### 抜粋
•••
その為、キャッスルマン病の初見では、まずこのリンパ節腫脹の有無を確認していくことになるんだよ。
リンパ節って確かに何度か聞いたことがあるよ。ねぇドクター。リンパ節はどんな役割があるの?
リンパ節は、免疫器官のひとつで数ミリに満たないサイズの組織。大きさは様々で約2ミリ~30ミリ程度のリンパ節まである。
※リンパ節の大きさは約2ミリ~30ミリ程度
リンパ節からはリンパ管が枝分かれしていて、病原菌やウイルスなどの異物が体内に侵入してくるとリンパ節は異物の流入を食い止めるために戦うんだよ。
リンパ節が腫れるケースでは、この戦いの時に発する熱などによって「炎症」を発症することで腫れあがる。
•••
### 提供リスト
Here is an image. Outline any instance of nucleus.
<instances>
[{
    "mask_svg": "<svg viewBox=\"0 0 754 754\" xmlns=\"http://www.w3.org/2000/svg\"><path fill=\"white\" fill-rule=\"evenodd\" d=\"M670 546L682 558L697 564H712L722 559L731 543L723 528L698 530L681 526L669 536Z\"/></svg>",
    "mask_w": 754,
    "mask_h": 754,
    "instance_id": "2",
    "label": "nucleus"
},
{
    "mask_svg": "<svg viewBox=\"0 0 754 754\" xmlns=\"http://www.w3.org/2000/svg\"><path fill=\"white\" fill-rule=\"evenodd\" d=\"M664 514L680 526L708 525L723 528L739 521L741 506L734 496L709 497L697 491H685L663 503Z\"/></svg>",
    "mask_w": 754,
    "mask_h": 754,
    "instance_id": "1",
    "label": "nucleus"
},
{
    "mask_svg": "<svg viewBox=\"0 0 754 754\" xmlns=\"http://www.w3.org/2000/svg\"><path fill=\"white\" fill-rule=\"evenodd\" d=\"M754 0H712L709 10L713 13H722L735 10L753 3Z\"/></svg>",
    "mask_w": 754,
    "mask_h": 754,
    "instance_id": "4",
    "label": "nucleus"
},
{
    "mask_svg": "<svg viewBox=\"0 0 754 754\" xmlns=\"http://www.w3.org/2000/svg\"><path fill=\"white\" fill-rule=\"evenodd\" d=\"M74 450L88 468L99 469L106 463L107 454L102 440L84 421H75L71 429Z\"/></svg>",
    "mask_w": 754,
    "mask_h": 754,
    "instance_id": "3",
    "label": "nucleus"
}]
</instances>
•••
### 作業内容
1 - リンパ節についての抜粋にある「リンパ節が腫れるケースでは、この戦いの時に発する熱などによって「炎症」を発症することで腫れあがる。」という文を英語に訳してください。
2 - リンパ節についての抜粋によると、リンパ節の大きさはどの程度ですか。
3 - リストではなく、リンパ節についての抜粋の最後の文の後から続きを書き継いでください。

### 各課題の解答
1 - In cases where lymph nodes swell, they swell up because "inflammation" develops due to things such as the heat given off during this battle.

2 - 約2ミリ~30ミリ程度です。

3 -
キャッスルマン病の患者は、ほぼ全ての症例でこの「リンパ節腫脹」が確認されている為、代表的な症状のひとつとされているんだ。
キャッスルマン病の病態としてはリンパ節が腫れる症状を発症する。ということはキャッスルマン病は免疫細胞が活動しているってことなのかなぁ。
そうだね。免疫細胞が働いて炎症を発症するのは正常な生体反応のひとつ。細菌やウイルスが進入してきたら免疫細胞が反応して体内から駆除しようと働く。
でもウイルスや細菌感染をしているわけでもなさそうなのに免疫細胞が反応しているのはなぜなの?
ポンちゃん、良いところに気がついたね。実はこの免疫細胞が働いていしまう理由がキャッスルマン病を難病と位置づけている理由でもあるんだ。
キャッスルマン病の患者はリンパ節が腫れ上がるリンパ節腫脹と呼ばれる病態を確認する。このリンパ節からは、インターロイキン(IL-6)と呼ばれるサイトカイン物質が大量に放出されているんだ。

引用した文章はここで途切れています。